I also liked puffed wheat, and found a neighborhood shop that sold wheat. The clerk asked me what I was going to do with it. I told her we would have it puffed. She said no, this was for chickens. We had a vigorous discussion, and finally I said I would get some chickens. She reluctantly sold me wheat, and we had puffed wheat the next time the ponya made his rounds.
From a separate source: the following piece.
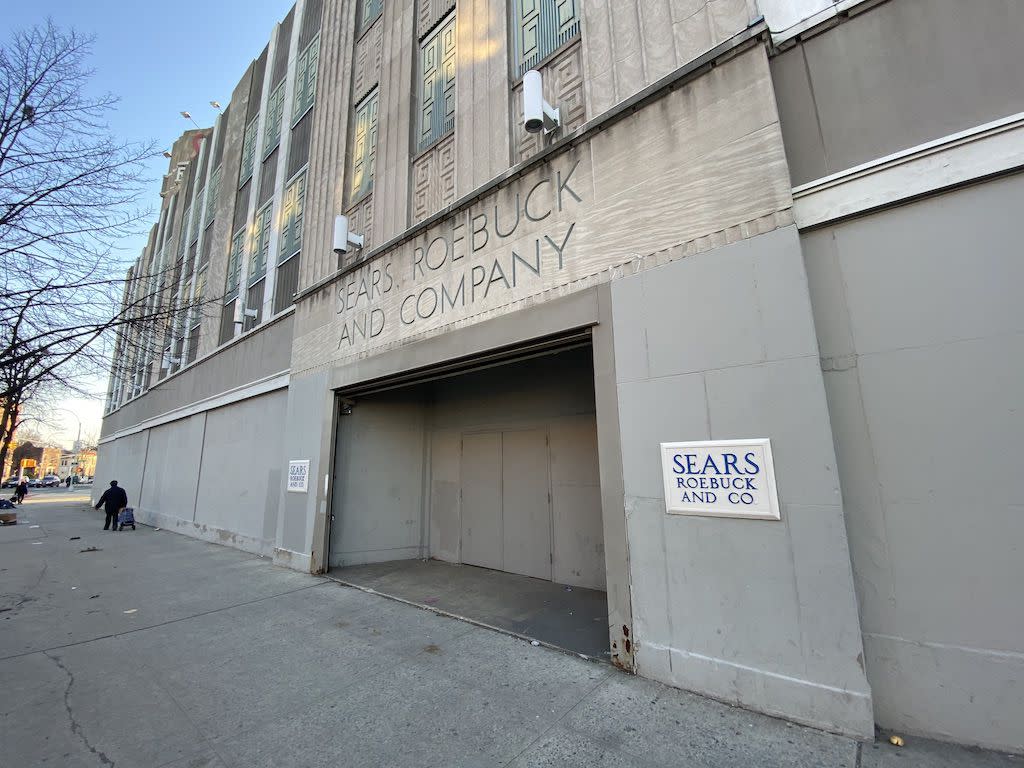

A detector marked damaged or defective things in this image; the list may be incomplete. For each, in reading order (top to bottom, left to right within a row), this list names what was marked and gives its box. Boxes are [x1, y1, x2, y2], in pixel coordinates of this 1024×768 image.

cracked pavement [4, 492, 1020, 768]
We made good friends, especially with a next-door widow and her teenage son and daughter. They had never seen popcorn popped. We had many good evenings eating popcorn and playing cards. Our largest room had a kotatsu, a sunken square about the size of a card table and twelve inches deep. We placed a ceramic hibachi with burning charcoal in the hibachi in the center of the square hole, put a raised frame over it, topped with a table and a quilt. We sat around the kotatsu, sticking our feet into the hole, pulling the quilt over our laps. That made for warm friendship, indeed.
One convenience we sorely missed—a telephone. It shocked us to learn that installing a phone would cost $600, two of our monthly stipend payments from Fulbright. We went without a phone, sometimes relying on a neighbor who had a phone; they had a son our boy’s age, so they often played together. In the three years we lived in Japan we had two more sons, but not once did we make an international call. We sent telegrams to announce these births.
This blog promised to go from A to Z, attanburo to zuzuben. At Chicago and Columbia, I had learned standard Japanese, what is spoken in Tokyo. In northeast Japan, the local dialect is called zuzuben. In this form of Japanese, the pronunciation of many sounds become reduced to “zu.” Japanese has long and short vowels, especially for “so” and “su.” Both long and short so and su became transformed into “zu.” Also, the sounds of “sh” and “j” slid into a “z.” At first, I could barely understand local speech in Sendai. The locals understood my standard Tokyo pronunciation, but I had trouble comprehending them.
The miracle of language is the ability of children to quickly pick up a language. Within a few months our son, at a year and a half, could translate for my wife. We had few appliances, and Mrs. Hori insisted we have a household “helper,” who quickly became a part of our family, and spoke Japanese to our son.
Two historical footnotes are in order. For Japanese readers, it is important to point out that the living conditions described here from the early 1960s do not give a picture of the much improved situation of Japan at the present time. For American readers, it is good to acknowledge that the household amenities we take for granted in the United States today are rather recent developments. My book about American life during World War II in the 1940s, when I lived “At Grandma’s House,” provides a picture of what life then was like—no central heat and hot water only on weekends. I carried coal for a large cast-iron kitchen range and pot belly stoves. My wife grew up in a home with an outhouse, and her family moved to a house with indoor plumbing only when she was in high school. 1960s Japan and 1940s America had a lot in common.
Many memories come to mind from our living in Japan, other than attanburo and zuzuben, too many to recount here. The important point is we had a great experience, waiting to hear the sound of the ponya coming to our neighborhood, and inviting neighbors in to sit with our feet in the kotatsu eating popcorn.
We still enjoy popcorn but we cheat and use the microwave.